## The problem
Return the stretch of the loan data notebook from "Loading up the" through "print(loans.columns)", copied word for word.

## Page
------------------------------
In [1]:
from importlib import reload

In [2]:
import load_data

Loading up the load data and exploring the columns

In [3]:
loans = load_data.read_zipped_csv('./lending-club-loan-data.zip', 'loan.csv')
print(loans.columns)

  if self.run_code(code, result):


Index(['id', 'member_id', 'loan_amnt', 'funded_amnt', 'funded_amnt_inv',
       'term', 'int_rate', 'installment', 'grade', 'sub_grade', 'emp_title',
       'emp_length', 'home_ownership', 'annual_inc', 'verification_status',
       'issue_d', 'loan_status', 'pymnt_plan', 'url', 'desc', 'purpose',
       'title', 'zip_code', 'addr_state', 'dti', 'delinq_2yrs',
       'earliest_cr_line', 'inq_last_6mths', 'mths_since_last_delinq',
       'mths_since_last_record', 'open_acc', 'pub_rec', 'revol_bal',
       'revol_util', 'total_acc', 'initial_list_status', 'out_prncp',
       'out_prncp_inv', 'total_pymnt', 'total_pymnt_inv', 'total_rec_prncp',
       'total_rec_int', 'total_rec_late_fee', 'recoveries',
       'collection_recovery_fee', 'last_pymnt_d', 'last_pymnt_amnt',
       'next_pymnt_d', 'last_credit_pull_d', 'collections_12_mths_ex_med',
       'mths_since_last_major_derog', 'policy_code', 'application_type',
       'annual_inc_joint', 'dti_joint', 'verification_status_joint',
    

Now, create a table model with all available columns.

In [None]:
import table_model
reload(table_model)

feature_columns = {
    'loan_amnt': table_model.NumericColumn(),
    'funded_amnt': table_model.NumericColumn(),
    'funded_amnt_inv': table_model.NumericColumn(),
    'term': table_model.CategoricalColumn(),
    'int_rate': table_model.PercentageColumn(),
    'installment': table_model.NumericColumn(),
    'grade': table_model.CategoricalColumn(),
    'sub_grade': table_model.CategoricalColumn(),
    'emp_length': table_model.CategoricalColumn(),
    'home_ownership': table_model.CategoricalColumn(),
    'annual_inc': table_model.NumericColumn(),
    'annual_inc_joint': table_model.NumericColumn(),
    'dti': table_model.NumericColumn(),
    'dti_joint': table_model.NumericColumn(),
    'open_acc': table_model.NumericColumn(),
    'total_acc': table_model.NumericColumn(),
    'pub_rec': table_model.NumericColumn(),
    'tot_coll_amt': table_model.NumericColumn(),
    'total_bal_il': table_model.NumericColumn(),
    'tot_cur_bal': table_model.NumericColumn(),
    'revol_bal': table_model.NumericColumn(),
    'revol_util': table_model.PercentageColumn(),
    'mths_since_last_delinq': table_model.NumericColumn(),
    'mths_since_last_record': table_model.NumericColumn(),
    'mths_since_last_major_derog': table_model.NumericColumn(),
    'inq_fi': table_model.NumericColumn(),
    'inq_last_12m': table_model.NumericColumn(),
    # and the output
    'loan_status': table_model.OutputLabelColumn(),
}

loan_model = table_model.TableModel(feature_columns, 'loan_status')
------------------------------
Records for spatial reasoning
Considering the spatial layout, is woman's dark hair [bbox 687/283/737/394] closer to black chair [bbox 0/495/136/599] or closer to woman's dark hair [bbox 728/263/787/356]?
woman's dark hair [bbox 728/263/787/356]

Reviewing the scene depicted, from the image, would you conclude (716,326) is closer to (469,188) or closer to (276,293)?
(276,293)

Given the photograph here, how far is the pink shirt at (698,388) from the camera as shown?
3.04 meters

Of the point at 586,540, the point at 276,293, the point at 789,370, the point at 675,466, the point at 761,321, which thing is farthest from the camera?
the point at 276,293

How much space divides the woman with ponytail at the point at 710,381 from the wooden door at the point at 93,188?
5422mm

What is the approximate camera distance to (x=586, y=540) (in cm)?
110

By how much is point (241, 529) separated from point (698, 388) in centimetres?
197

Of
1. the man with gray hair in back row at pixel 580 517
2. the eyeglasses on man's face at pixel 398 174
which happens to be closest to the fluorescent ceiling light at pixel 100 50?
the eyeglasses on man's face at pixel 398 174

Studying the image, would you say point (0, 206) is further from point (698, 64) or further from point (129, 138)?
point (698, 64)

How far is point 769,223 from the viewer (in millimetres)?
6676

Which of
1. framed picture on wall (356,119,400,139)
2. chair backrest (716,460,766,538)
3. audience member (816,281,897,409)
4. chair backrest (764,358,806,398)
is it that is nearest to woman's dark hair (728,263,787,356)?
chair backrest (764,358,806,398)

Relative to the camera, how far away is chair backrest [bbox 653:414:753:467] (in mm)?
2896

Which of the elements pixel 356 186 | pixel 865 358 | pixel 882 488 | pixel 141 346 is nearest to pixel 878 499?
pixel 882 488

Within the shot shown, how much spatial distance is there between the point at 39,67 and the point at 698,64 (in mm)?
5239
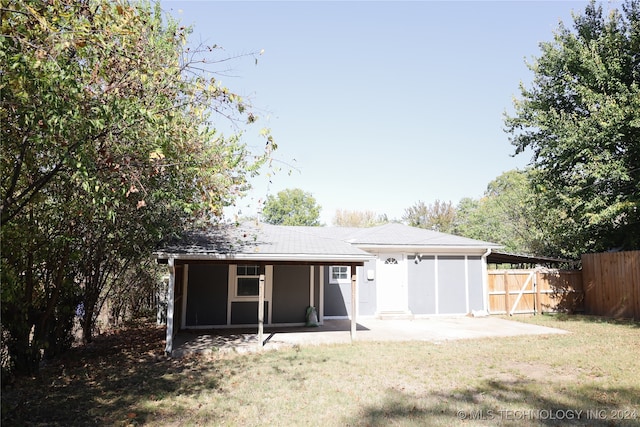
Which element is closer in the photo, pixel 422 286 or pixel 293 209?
pixel 422 286

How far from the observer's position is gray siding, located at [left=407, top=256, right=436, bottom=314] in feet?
48.1

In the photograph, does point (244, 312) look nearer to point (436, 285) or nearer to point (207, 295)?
point (207, 295)

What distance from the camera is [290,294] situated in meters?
12.3

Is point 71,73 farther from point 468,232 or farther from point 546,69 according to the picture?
point 468,232

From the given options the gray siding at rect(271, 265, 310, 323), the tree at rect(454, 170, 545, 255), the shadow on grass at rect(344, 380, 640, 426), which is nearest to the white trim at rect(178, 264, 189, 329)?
the gray siding at rect(271, 265, 310, 323)

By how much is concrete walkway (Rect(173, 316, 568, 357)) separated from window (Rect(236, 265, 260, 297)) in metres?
1.07

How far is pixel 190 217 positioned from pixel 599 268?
47.1 ft

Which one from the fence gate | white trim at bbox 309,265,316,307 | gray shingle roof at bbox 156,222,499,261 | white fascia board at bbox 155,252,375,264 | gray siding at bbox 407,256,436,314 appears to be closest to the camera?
white fascia board at bbox 155,252,375,264

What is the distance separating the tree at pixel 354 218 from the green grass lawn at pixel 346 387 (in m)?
41.9

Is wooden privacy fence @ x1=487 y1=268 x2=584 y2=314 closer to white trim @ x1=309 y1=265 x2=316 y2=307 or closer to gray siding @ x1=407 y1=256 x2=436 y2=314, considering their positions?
gray siding @ x1=407 y1=256 x2=436 y2=314

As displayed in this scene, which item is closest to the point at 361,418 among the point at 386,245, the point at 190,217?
the point at 190,217

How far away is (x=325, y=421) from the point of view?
16.2ft

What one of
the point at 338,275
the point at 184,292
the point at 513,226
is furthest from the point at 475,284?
the point at 513,226

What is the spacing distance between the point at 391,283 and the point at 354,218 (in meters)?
38.0
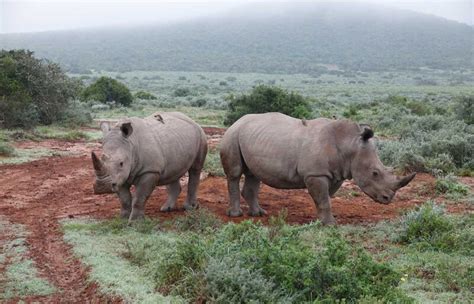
------------------------------
## The solution
Loading up the load data and exploring the columns

In [3]:
loans = load_data.read_zipped_csv('./lending-club-loan-data.zip', 'loan.csv')
print(loans.columns)